PAGE TEXT:
··········
Daniel's story ends with his final vision in the third year of Cyrus (Daniel 10:1 – chapters 11 and 12 of the book are the continuation of the same final vision). The third year of Cyrus was 536 BCE, and the although the fact that this falls exactly 70 years after 586 may not be significant (the author never draws attention to it), it strikes a chord with Daniel 9, where he introduces the prophecy of a 70-year time-span for the exile. He has apparently drawn his history from 2 Chronicles 36:5–7, which says that Nebuchadnezzar took Jehoiakim to Babylon (he took Zedekiah, who became king on his death), and 2 Kings 24:1, which says that Jehoiakim served Nebuchadnezzar three years and then rebelled. The story of the noble Daniel and his friends being taken off to Babylon could be viewed as a fulfillment of the prophet Isaiah's warning to King Hezekiah that his sons would become eunuchs in the palace of the king of Babylon (Isaiah 39:7), although this does not mean that the story was inspired by this verse.
··········
DATA EXTRACT:
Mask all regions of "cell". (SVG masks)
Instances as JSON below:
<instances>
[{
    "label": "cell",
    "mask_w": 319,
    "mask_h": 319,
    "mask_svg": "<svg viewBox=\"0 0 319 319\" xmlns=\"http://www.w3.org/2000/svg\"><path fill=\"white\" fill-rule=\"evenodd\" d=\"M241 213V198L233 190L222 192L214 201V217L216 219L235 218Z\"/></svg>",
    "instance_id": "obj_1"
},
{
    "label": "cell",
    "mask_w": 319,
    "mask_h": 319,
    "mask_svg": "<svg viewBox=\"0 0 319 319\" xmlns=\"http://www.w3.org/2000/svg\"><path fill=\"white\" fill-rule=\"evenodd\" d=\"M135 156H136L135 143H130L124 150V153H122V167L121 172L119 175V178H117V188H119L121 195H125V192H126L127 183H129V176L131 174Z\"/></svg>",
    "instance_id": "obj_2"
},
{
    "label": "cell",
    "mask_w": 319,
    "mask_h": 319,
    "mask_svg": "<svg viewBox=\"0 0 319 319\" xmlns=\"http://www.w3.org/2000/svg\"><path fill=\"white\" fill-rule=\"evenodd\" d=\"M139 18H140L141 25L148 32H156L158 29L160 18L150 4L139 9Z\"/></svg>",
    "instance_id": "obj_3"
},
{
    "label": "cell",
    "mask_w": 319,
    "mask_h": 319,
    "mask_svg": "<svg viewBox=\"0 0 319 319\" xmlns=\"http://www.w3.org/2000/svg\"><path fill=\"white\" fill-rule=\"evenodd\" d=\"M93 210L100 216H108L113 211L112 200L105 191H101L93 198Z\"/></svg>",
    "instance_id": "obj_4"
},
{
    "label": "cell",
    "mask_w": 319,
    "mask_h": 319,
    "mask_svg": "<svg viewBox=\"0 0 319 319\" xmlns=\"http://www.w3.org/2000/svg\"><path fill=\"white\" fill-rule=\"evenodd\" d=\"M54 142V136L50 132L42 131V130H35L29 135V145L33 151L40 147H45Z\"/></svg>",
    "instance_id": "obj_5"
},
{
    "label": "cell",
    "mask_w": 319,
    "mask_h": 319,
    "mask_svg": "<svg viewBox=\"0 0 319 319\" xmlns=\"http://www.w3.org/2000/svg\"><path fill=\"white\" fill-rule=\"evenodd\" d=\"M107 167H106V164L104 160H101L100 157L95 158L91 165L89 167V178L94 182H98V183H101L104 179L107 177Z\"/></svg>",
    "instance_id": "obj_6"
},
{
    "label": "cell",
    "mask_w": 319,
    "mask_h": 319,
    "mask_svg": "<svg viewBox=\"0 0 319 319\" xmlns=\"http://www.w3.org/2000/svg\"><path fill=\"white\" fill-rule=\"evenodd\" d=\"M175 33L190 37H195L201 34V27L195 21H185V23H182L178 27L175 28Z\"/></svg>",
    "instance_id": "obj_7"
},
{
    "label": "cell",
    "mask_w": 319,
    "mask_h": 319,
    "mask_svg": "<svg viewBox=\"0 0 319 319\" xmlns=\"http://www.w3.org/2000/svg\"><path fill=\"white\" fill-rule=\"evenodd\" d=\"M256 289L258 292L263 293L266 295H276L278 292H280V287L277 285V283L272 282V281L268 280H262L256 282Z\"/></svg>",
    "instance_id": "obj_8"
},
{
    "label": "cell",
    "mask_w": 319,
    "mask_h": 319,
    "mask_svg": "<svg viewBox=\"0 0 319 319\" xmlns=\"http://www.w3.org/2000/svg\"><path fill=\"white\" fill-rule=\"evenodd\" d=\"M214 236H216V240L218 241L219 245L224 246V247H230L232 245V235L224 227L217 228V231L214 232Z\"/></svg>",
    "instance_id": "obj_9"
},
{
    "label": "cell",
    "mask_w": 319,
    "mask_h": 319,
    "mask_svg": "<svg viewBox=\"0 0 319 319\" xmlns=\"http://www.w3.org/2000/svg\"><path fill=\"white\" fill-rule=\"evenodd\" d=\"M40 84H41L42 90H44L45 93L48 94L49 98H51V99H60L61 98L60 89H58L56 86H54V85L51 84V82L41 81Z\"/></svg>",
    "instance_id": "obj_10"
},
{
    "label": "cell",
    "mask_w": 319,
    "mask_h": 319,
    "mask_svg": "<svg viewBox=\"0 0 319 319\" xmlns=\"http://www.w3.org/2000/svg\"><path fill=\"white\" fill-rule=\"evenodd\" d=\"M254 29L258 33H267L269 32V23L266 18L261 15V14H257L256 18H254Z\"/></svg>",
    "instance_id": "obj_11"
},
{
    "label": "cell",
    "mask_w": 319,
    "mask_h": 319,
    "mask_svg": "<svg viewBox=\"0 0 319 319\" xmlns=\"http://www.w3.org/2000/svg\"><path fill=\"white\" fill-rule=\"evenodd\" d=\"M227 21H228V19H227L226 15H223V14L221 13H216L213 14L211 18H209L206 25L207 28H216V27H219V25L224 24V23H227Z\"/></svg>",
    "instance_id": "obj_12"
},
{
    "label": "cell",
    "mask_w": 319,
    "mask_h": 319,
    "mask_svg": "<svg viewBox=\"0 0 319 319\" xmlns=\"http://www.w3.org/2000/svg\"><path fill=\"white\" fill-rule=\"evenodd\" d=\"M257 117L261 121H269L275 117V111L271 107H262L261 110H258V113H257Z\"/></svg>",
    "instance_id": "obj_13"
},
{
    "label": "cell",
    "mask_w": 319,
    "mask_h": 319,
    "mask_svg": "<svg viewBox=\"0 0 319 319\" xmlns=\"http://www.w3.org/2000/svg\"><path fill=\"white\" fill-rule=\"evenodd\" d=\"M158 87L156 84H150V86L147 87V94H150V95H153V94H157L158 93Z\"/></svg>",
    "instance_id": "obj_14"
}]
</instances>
··········
TASK ITEM:
Answer these questions from the text on the Book of Daniel:
(a) In which year of Cyrus does Daniel's final vision take place, and which year BCE was that?
(b) According to 2 Kings 24:1, for how many years did Jehoiakim serve Nebuchadnezzar before he rebelled?
(c) Which verse records Isaiah's warning to King Hezekiah that his sons would become eunuchs in the palace of the king of Babylon?
The listing is separate material and has no connection to the text on the Book of Daniel.

SOLUTION TO THE PROBLEM:
(a) The third year of Cyrus, which was 536 BCE.
(b) Three years.
(c) Isaiah 39:7.